A company that generates ground truth through its own operations, uses that data to improve the models that guide those operations, and uses those improved models to generate higher-quality data, has built a flywheel. Each rotation makes the next rotation faster and more precise.

The critical property is that the data is not assembled from public sources, licensed from a broker, scraped, or aggregated. A health company managing chronic patients longitudinally, capturing symptoms, interventions, responses, and outcomes in a structured clinical ontology, is generating something that cannot be assembled any other way. A biotech company running its own assays and feeding outcomes back into target selection is doing the same thing in a different substrate. So is a logistics company operating its own fleet and iterating on its own planning models.

The flywheel is not a metaphor for getting better over time. It is a mechanism for generating ground truth that compounds. The compounding is the moat.

Territorial claims

In the lossy domains, AI systems will take one of two forms. A reasoning engine connected to a domain-specific data layer through structured interfaces, where the model's effectiveness is a direct function of the quality and depth of data it can reach. Or a world model trained on native domain representations, where protein structures replace text about proteins and physiological time series replace clinical notes.

In both architectures, the limiting resource is the same. The model is the engine. The data is the fuel. The fuel does not exist on the open internet. It must be generated.

This is the framing that matters. We are not in an era of data-driven competitive advantage. We are in an era of ground truth colonization.

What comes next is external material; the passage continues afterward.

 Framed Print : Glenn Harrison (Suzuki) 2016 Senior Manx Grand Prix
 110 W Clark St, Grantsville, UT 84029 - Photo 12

The first company to own generalizable ground truth in drug target validation will be the substrate on which future drug discovery models are trained or evaluated. The first company to own longitudinal ground truth in chronic disease management will define what better means, because its dataset will be the reference against which all other approaches are measured.

The window is open now because the tools exist to build the flywheels and the flywheels have not matured in most domains. In five years, possibly less, the companies that started early will have datasets effectively impossible to replicate. Not because the methods are secret, but because the data is the accumulated output of years of operations that cannot be fast-forwarded.

The signal is straightforward. Find the domains where text is a lossy representation of reality. Find the companies in those domains building operational flywheels to generate proprietary ground truth. Ignore model size and funding. Ask two questions. Are they generating data no one else can generate? Does that data get better as they operate?

If the answer to both is yes, you are looking at a territorial claim being staked. The race is already underway. The territory is finite. Ground truth, once owned, does not get returned.